WRITTEN TASK: Beginning at the line that contains "Can you tell", transcribe the remaining lines of the listing exactly; include the final line and omit everything before.
%%
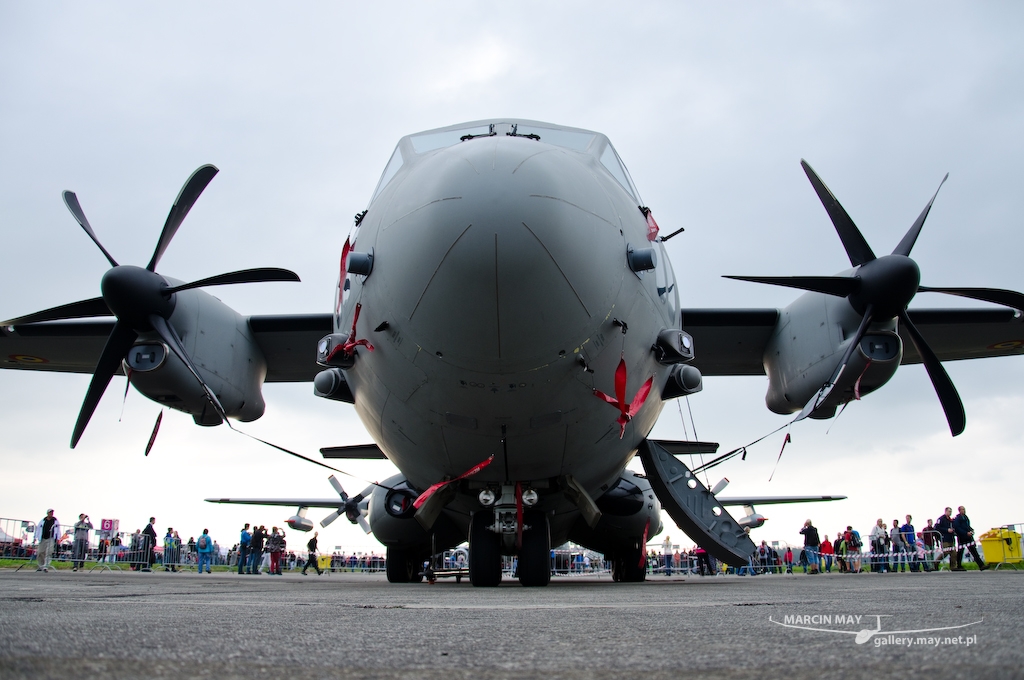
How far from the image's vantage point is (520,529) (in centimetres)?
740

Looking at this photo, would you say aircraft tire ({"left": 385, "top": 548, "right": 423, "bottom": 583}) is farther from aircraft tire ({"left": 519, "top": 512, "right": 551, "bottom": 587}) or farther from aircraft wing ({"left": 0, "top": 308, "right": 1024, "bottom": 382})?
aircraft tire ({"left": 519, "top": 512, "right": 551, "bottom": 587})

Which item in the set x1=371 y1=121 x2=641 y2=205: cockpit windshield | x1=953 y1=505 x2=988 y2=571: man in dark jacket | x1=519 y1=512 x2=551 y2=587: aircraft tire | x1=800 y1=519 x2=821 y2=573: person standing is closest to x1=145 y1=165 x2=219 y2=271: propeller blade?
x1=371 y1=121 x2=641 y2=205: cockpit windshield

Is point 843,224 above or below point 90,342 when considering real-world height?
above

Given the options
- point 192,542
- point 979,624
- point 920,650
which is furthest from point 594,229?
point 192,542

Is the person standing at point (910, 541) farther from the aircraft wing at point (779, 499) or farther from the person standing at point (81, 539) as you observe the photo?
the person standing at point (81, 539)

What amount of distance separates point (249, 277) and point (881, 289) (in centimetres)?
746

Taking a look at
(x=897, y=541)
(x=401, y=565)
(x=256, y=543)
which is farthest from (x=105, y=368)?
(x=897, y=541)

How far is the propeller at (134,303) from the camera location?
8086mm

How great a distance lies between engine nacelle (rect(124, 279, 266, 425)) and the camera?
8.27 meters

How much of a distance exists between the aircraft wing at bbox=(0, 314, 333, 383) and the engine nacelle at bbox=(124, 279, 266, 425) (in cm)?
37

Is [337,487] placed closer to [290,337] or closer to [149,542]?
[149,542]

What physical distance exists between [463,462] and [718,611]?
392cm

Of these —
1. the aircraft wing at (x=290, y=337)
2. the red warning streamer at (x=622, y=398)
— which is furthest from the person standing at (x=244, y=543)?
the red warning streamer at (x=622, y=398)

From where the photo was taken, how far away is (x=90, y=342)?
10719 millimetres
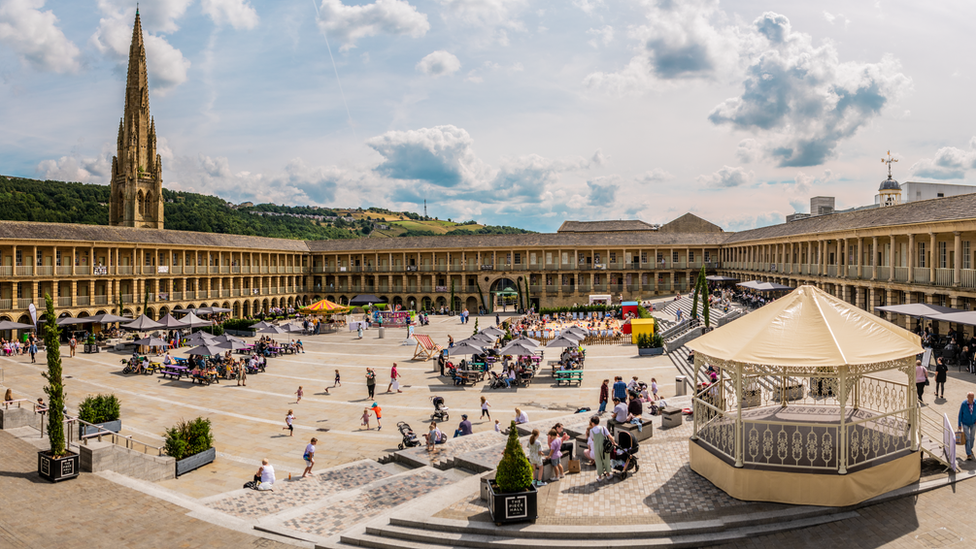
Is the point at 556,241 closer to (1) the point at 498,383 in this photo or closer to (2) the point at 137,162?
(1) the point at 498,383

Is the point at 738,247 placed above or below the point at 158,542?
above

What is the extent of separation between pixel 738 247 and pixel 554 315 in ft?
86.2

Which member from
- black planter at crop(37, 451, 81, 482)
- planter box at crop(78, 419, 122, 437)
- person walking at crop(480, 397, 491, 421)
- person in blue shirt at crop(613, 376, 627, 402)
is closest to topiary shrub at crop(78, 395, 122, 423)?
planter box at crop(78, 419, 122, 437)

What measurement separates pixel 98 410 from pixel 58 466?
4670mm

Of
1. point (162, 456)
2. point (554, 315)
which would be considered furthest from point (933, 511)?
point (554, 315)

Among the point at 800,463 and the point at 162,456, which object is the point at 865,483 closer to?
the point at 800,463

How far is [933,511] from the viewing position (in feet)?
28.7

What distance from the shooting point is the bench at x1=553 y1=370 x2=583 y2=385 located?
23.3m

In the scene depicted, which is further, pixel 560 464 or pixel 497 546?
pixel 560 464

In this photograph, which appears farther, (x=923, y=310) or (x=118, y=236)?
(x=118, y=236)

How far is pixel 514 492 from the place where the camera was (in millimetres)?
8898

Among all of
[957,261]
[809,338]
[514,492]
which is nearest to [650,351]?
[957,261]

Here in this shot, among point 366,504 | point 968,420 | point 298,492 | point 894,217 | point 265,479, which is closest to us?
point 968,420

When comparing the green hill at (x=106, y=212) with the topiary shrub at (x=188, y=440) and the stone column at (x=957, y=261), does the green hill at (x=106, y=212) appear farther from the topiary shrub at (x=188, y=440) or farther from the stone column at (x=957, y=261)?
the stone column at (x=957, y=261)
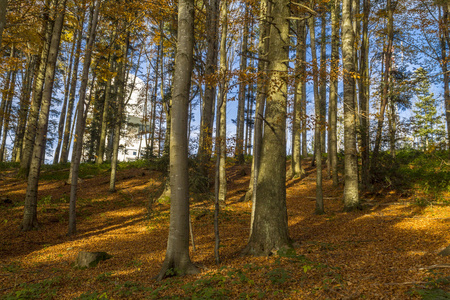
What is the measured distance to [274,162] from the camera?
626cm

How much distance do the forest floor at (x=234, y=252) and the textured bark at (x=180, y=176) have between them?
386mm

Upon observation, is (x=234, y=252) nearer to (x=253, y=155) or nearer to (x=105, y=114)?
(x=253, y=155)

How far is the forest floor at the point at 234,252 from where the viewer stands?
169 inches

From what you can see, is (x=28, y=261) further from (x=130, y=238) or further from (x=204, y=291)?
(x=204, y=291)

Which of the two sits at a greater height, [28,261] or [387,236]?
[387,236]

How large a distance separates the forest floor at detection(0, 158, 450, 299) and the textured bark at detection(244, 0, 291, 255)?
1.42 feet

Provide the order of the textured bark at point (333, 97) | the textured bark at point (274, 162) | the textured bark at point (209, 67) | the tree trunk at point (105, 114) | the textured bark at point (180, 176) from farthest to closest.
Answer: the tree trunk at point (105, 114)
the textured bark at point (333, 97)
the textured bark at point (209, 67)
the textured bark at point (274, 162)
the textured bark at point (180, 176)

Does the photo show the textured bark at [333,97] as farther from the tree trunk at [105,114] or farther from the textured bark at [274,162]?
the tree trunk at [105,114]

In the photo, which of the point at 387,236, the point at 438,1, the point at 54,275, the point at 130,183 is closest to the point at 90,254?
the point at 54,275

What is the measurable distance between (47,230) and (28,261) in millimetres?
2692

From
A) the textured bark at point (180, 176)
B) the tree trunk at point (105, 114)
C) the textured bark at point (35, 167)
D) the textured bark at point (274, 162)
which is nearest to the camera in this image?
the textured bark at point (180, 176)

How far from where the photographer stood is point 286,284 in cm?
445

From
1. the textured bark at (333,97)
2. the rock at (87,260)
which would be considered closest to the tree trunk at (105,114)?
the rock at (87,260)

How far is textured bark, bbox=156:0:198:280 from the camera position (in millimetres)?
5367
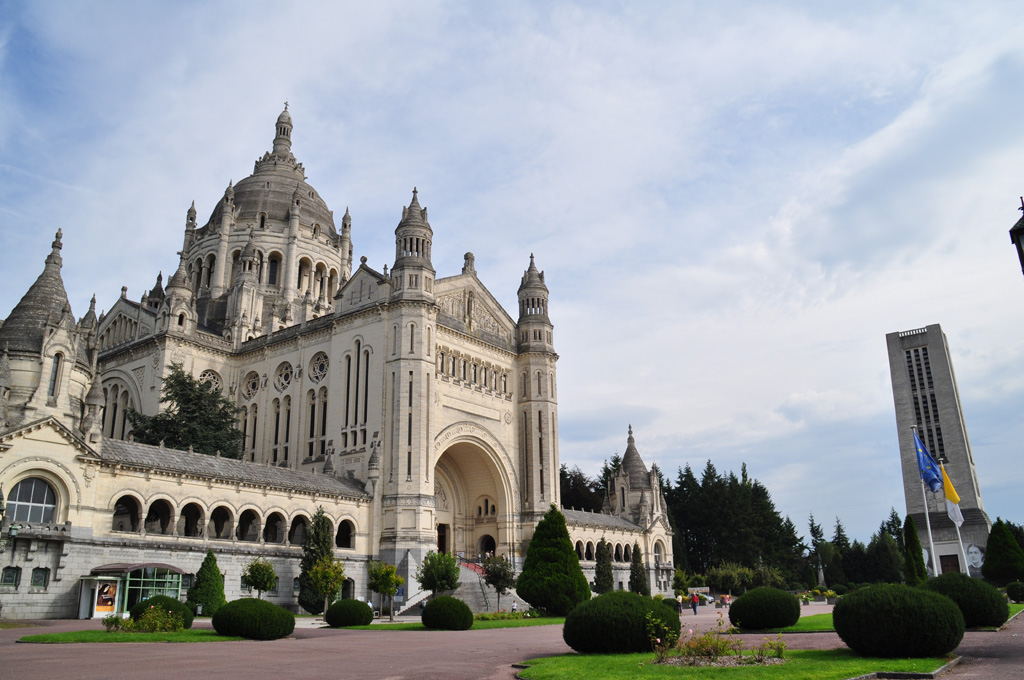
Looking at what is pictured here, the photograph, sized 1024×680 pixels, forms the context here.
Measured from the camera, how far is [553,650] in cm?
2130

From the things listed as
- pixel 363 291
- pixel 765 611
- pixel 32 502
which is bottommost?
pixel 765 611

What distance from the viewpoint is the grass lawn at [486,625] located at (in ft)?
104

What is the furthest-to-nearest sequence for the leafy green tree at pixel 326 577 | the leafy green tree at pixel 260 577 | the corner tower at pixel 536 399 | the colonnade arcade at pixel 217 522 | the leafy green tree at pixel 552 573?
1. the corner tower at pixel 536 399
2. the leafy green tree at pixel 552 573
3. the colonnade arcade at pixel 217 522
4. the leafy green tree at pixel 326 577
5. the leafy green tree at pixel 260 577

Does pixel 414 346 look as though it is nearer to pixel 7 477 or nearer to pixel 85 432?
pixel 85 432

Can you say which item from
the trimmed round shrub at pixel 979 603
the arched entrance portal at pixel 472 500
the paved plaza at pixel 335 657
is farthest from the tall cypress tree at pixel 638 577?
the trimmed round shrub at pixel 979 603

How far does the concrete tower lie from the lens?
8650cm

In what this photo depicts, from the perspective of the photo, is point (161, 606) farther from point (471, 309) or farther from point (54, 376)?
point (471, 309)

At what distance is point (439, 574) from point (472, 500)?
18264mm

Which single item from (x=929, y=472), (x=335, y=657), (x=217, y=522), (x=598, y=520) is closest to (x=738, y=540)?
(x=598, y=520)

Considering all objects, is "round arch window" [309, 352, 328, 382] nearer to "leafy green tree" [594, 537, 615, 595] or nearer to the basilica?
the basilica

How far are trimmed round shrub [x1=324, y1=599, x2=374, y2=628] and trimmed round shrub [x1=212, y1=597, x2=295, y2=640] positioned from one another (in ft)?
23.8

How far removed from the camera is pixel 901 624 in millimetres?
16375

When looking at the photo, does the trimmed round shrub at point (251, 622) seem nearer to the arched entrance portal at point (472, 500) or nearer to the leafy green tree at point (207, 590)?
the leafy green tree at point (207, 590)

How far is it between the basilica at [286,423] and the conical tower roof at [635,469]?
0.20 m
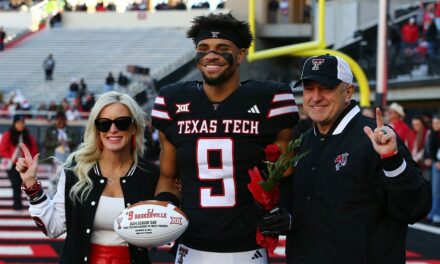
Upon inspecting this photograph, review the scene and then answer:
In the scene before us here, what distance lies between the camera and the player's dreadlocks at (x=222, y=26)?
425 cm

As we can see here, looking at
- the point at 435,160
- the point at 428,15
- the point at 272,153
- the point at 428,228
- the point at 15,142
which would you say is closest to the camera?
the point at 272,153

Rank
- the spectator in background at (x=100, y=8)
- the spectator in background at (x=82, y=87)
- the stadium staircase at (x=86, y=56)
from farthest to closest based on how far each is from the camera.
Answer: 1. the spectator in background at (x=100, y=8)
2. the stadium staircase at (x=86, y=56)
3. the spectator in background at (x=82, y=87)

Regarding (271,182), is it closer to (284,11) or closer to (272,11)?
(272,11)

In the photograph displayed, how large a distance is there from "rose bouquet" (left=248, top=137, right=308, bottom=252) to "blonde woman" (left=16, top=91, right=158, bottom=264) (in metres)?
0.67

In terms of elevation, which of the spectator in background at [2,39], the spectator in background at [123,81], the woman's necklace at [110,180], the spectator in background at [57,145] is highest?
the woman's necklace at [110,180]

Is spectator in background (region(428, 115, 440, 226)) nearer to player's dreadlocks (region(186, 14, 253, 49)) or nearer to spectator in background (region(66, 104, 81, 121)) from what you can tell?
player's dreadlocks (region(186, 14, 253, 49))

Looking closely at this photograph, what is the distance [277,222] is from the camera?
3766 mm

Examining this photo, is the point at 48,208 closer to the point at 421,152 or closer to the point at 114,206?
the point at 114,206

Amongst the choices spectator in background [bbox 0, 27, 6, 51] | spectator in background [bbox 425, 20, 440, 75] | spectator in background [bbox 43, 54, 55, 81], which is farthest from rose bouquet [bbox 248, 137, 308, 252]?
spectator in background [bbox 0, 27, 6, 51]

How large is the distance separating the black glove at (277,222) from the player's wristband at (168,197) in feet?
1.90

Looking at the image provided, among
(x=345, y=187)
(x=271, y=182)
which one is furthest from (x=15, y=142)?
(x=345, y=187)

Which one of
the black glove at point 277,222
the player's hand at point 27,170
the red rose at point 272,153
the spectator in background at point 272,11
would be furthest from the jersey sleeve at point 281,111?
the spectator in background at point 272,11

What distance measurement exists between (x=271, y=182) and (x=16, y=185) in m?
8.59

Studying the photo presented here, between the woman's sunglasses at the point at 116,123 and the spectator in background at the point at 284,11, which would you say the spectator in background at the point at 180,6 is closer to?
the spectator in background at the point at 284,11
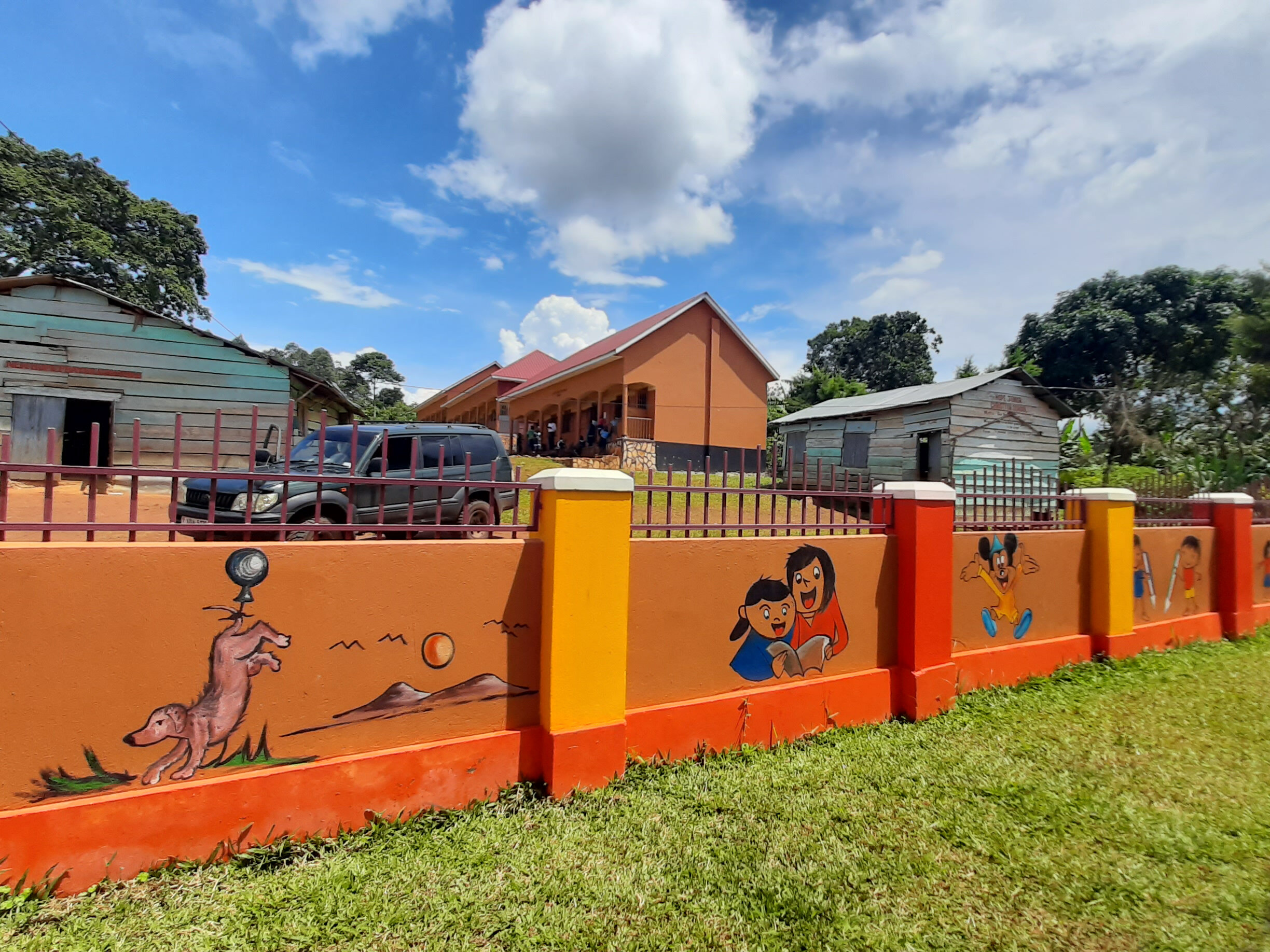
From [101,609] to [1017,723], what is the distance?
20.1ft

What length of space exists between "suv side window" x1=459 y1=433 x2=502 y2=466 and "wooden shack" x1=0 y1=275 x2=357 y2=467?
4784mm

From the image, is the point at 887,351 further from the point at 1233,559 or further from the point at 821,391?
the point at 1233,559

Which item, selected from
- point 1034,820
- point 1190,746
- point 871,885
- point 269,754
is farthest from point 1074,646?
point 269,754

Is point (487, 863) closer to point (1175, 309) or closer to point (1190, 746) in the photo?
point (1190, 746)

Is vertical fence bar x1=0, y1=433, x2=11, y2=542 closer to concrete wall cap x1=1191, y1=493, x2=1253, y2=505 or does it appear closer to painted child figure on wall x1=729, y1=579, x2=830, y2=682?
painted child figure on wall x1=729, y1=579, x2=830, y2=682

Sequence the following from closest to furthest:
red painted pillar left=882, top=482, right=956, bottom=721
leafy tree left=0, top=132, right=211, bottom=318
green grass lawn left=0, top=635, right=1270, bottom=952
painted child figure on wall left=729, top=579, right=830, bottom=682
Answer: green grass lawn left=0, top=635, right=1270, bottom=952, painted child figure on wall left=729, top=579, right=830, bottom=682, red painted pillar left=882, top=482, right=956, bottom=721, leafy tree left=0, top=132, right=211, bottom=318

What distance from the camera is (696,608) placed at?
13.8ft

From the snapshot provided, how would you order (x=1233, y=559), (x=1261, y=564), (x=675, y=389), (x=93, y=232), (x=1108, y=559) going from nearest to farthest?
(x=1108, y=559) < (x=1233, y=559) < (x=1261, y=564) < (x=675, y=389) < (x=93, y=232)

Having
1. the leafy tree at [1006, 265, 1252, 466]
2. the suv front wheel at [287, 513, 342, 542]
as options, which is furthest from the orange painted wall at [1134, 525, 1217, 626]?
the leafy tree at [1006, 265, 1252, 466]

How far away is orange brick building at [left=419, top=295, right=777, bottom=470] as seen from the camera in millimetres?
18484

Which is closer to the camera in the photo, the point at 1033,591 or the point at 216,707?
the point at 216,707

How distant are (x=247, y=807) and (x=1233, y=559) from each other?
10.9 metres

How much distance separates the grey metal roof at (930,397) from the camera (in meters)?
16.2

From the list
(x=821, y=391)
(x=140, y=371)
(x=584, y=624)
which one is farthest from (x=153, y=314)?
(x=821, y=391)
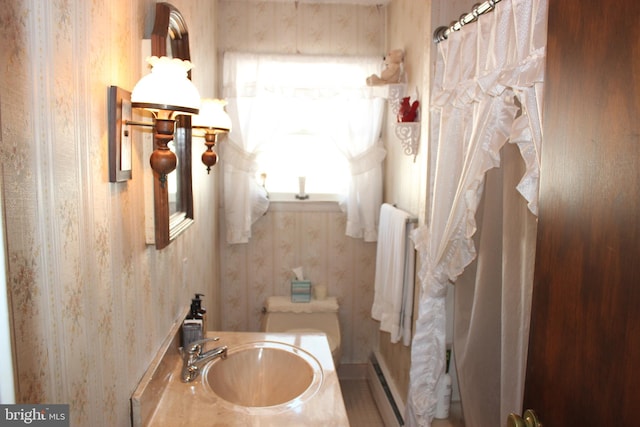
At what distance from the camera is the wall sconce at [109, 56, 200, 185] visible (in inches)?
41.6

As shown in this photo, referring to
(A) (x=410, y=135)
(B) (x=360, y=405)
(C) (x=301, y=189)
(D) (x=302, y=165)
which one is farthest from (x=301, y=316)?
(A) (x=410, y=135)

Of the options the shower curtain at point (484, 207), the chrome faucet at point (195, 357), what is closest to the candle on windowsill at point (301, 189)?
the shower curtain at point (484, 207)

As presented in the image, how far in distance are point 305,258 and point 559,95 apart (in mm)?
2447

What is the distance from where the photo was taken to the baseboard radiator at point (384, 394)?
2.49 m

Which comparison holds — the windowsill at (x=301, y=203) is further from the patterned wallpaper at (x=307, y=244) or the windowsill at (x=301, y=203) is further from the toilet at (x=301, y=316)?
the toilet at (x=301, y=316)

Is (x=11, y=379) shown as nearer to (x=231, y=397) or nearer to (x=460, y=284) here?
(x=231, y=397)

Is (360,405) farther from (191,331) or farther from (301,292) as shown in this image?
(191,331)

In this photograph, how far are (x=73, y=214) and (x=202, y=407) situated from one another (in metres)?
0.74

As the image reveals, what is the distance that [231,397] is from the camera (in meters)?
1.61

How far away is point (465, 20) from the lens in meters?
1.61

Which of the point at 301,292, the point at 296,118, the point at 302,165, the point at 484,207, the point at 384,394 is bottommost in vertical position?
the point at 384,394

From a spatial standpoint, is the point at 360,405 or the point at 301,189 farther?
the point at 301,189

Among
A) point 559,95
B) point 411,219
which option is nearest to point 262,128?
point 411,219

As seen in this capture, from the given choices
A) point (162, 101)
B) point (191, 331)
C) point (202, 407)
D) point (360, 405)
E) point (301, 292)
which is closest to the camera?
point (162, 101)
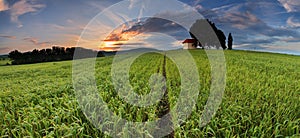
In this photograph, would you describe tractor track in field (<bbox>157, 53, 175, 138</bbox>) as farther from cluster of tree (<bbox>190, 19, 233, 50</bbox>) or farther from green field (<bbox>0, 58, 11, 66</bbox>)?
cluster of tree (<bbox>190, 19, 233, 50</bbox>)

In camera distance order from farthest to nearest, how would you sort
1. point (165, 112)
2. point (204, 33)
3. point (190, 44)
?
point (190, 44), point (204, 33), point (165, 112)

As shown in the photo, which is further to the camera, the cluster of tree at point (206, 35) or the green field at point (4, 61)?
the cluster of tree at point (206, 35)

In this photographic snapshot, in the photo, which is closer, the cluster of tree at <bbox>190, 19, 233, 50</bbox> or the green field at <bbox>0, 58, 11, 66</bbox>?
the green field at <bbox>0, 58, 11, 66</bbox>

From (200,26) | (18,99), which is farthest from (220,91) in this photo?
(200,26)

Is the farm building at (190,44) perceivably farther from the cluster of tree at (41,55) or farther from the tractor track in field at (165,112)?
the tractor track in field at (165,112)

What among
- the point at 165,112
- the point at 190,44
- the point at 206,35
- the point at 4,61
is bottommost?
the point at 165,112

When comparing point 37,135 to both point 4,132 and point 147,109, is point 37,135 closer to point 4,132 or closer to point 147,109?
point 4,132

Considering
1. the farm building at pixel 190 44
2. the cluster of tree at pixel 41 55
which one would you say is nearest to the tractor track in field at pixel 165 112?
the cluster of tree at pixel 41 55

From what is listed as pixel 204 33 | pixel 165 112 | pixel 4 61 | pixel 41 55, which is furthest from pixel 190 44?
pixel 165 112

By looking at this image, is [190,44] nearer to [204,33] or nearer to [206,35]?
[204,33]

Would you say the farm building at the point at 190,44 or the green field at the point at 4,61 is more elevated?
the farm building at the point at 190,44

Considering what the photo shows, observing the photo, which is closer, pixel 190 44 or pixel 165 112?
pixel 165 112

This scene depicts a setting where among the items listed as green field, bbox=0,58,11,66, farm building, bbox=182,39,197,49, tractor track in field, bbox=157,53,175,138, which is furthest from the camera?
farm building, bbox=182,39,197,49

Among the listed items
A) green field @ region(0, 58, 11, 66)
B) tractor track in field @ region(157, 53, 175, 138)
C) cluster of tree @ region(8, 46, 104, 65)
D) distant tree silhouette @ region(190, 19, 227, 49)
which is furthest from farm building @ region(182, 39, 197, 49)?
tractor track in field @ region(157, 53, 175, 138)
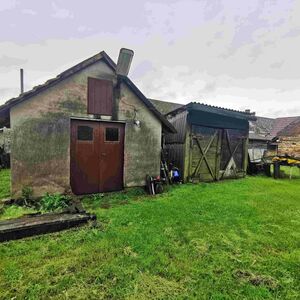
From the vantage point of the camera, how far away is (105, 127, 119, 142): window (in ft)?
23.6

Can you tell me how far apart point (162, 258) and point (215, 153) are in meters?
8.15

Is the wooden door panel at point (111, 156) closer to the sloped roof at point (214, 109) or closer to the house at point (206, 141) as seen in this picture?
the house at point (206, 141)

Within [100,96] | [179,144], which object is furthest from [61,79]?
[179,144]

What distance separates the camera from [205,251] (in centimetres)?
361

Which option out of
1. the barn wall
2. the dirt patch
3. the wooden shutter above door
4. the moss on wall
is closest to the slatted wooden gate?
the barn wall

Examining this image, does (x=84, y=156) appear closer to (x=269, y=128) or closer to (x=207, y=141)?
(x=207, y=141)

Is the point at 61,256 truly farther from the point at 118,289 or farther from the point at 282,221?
%%
TASK OUTPUT:
Can you tell me how far apart point (162, 258) and point (215, 153) are in meters?
8.15

Is the wooden door panel at point (111, 156) closer to the sloped roof at point (214, 109) or closer to the house at point (206, 141) as seen in this picture?
the house at point (206, 141)

Within [100,96] | [179,144], which object is furthest from [61,79]?
[179,144]

What distance separates the camera from [205,251] (in centimetres)?
361

Which option out of
1. the barn wall
2. the dirt patch
3. the wooden shutter above door
4. the moss on wall
is closest to the slatted wooden gate?
the barn wall

Examining this image, does (x=84, y=156) appear closer to (x=269, y=128) or closer to (x=207, y=141)?
(x=207, y=141)

Is the point at 61,256 truly farther from the point at 118,289 or farther from the point at 282,221?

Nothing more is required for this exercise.